┌─ Provided text
- St Mungo's School Badge & Exterior

Location
- Merchiston Avenue Falkirk, FK2 7JT

Information
- Type: Secondary school
- Motto: Let Christ Shine Through You
- Religious affiliation: Roman Catholic
- Patron saint: Saint Mungo
- Established: 1953
- Local authority: Falkirk Council
- Educational authority: Scottish Government
- Head teacher: P Holland
- Chaplain: Parish Priest, St Francis Xavier's Church
- Secondary years taught: S1-S6
- Enrollment: 1,230 students (2021–22)
- Campuses: Former building (1953–2009), New building (2009–present)
- Houses: Andrew Columba Ogilvie Margaret Kentigern Ninian
- Colour: Dark Green
- Accreditation: Microsoft Showcase School 2019; Digital Schools Award;
- Feeder schools: St Francis Xavier's; St Andrew's; St Bernadette's; St Mary's; St Patrick's; Sacred Heart;
- Website: www.stmungoshighschool.co.uk

= St Mungo's High School =

St Mungo's High School is a mixed, Roman Catholic, secondary school in Falkirk, Scotland.

As the only Catholic secondary school in Falkirk, St Mungo's attracts students from the entire council area and its six Catholic primary schools. The new St Mungo's High School building was built on the former school's sports pitches, and opened in 2009.

== History ==
The school was named after St Mungo, founder and patron saint of the city of Glasgow.

In 1949 the school was designed by Stirling County artitecht A, J, Smith and was built in the years 1952 and 1953 by Scottish Orlit Co Ltd.

In 1953 the school was formally opened and then was extended in 1958/59 by Scottish Construction Co Ltd.

In 2009, the new school building opened on the former school's sport pitches after Ogilvie construction rebuilt three local schools including St Mungo's High School under Falkirk Council's second Public Private Partnership scheme costing £25.4m for the rebuild. The new school houses modern sporting and educational facilities whilst also being sustainable.
└─
Write the next part of the St Mungo's High School article, picking up right after its final sentence.
┌─ Dataset records
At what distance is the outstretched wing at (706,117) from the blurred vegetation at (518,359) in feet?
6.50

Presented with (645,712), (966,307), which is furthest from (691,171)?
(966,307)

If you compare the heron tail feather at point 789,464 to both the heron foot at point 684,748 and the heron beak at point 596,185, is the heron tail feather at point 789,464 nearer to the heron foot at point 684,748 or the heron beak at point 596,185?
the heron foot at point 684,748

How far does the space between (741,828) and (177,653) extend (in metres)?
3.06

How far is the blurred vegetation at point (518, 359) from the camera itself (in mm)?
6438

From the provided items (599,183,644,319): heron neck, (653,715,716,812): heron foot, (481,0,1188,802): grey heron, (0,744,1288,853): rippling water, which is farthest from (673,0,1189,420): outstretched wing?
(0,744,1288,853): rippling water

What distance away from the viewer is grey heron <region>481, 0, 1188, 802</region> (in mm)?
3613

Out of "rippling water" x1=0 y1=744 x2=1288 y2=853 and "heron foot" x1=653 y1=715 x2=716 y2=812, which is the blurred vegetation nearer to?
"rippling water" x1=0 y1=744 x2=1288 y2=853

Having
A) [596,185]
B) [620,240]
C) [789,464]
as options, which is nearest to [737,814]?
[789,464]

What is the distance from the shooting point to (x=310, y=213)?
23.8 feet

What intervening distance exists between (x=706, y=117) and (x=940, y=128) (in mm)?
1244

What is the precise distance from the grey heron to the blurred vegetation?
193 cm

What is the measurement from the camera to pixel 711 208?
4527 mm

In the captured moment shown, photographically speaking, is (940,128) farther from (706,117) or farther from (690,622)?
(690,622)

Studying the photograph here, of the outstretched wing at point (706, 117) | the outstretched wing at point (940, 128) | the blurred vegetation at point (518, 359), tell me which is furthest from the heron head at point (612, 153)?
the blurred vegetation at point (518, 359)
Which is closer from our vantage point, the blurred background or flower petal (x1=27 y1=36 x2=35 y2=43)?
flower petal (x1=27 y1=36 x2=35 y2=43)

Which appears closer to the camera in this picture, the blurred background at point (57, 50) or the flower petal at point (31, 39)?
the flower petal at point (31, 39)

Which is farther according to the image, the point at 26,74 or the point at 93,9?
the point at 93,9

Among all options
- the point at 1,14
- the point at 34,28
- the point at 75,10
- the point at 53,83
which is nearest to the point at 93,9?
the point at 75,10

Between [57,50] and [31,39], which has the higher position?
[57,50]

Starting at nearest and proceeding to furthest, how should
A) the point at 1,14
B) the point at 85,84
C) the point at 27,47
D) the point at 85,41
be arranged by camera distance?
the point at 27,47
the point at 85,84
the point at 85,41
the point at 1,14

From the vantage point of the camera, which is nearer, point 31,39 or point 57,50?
└─
┌─ Dataset records
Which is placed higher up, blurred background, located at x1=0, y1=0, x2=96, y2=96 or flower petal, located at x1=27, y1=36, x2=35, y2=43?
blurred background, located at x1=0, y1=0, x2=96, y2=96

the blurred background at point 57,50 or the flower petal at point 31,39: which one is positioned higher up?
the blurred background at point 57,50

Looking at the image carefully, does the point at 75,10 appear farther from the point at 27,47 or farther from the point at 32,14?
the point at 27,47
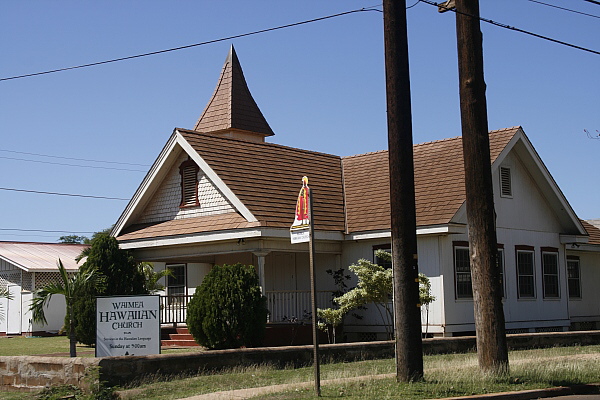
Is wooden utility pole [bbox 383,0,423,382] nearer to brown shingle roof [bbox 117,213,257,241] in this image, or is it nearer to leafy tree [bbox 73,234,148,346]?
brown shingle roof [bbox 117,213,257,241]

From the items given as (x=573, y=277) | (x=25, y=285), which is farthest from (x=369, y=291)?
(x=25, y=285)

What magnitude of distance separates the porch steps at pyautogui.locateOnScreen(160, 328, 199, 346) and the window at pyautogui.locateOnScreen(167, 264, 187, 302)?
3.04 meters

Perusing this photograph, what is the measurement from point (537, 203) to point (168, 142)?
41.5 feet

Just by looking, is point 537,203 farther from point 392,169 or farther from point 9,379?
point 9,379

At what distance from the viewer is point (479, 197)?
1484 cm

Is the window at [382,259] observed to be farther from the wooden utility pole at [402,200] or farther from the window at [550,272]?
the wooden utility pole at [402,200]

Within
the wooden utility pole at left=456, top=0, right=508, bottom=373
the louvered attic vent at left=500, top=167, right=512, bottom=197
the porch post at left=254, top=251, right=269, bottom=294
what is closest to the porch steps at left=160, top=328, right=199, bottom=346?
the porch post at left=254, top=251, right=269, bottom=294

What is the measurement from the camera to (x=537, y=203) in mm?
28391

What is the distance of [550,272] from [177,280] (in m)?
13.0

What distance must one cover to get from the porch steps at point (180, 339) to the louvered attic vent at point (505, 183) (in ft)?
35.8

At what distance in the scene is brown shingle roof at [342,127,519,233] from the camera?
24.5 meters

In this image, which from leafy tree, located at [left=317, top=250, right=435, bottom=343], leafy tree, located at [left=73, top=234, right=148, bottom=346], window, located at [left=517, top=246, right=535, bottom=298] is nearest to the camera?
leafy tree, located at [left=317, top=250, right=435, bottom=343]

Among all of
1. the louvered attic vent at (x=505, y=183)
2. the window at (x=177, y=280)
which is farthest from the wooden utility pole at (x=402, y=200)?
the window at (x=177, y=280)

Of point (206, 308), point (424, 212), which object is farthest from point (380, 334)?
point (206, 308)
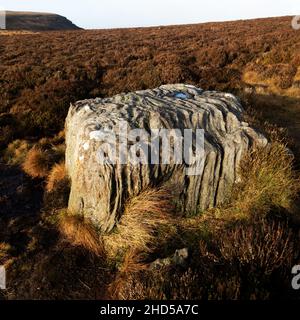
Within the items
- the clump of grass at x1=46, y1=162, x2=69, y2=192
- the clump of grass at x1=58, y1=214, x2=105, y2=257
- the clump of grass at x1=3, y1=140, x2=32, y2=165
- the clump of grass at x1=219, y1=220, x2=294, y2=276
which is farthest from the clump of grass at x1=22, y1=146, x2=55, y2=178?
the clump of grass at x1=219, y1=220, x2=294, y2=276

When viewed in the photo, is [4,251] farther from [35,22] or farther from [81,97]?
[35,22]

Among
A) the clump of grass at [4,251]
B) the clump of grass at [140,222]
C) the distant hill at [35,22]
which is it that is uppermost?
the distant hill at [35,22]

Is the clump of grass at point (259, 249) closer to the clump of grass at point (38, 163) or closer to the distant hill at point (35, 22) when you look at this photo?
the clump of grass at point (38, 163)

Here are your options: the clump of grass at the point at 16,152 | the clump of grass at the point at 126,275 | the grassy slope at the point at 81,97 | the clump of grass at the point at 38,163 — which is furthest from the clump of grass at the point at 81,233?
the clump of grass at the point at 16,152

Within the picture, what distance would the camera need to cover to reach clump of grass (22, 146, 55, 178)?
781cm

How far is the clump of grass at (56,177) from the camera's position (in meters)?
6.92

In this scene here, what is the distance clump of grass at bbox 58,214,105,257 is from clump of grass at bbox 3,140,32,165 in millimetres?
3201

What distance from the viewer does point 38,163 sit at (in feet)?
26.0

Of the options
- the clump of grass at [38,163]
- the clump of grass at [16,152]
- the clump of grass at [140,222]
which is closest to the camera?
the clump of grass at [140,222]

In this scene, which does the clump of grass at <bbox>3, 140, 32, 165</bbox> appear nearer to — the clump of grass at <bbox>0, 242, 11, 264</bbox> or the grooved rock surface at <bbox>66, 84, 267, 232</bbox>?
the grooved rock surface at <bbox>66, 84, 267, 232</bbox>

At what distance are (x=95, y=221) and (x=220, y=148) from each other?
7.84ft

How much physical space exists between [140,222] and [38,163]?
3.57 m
└─
Solved exercise:
== Digital accreditations ==
In 2016 the school became the first in Scotland to completely switch and integrate Office 365 into every school department which in turn gained the school their first Microsoft Showcase Award.

In 2019, St Mungo's won a second Microsoft Showcase Award. It was also one of nine local schools that were awarded a Digital Schools Award by Education Scotland in 2019. The award ceremony was held at St Mungo's in September 2019, where all the schools were officially presented the award.

==Feeder primaries==
The school is secondary to seven primary schools: St Francis Xavier's, St Joseph's, St Bernadette's, Sacred Heart, St Andrew's, St Patrick's and St Mary's.

==Football teams==
In 2012 the boys' and girls' football teams won their respective Lloyds TSB Scottish Schools' Shields.

==Incidents==
In 2013 Andrew Ferguson (17) posted violent and threatening messages about the school and its staff on Twitter. He was ordered to do community service.

In February 2022, an examination of facts hearing at Dunfermline Sheriff Court found that Thomas Black, 73, had sexually assaulted four male pupils at the school while he was Head of Biology there between 1978 and 1995. Black was unable to undergo a criminal trial because of health issues, but was placed on the Sex Offenders' Register for five years.

==Notable former pupils==
- Craig Eddie, winner of the tenth series of The Voice UK.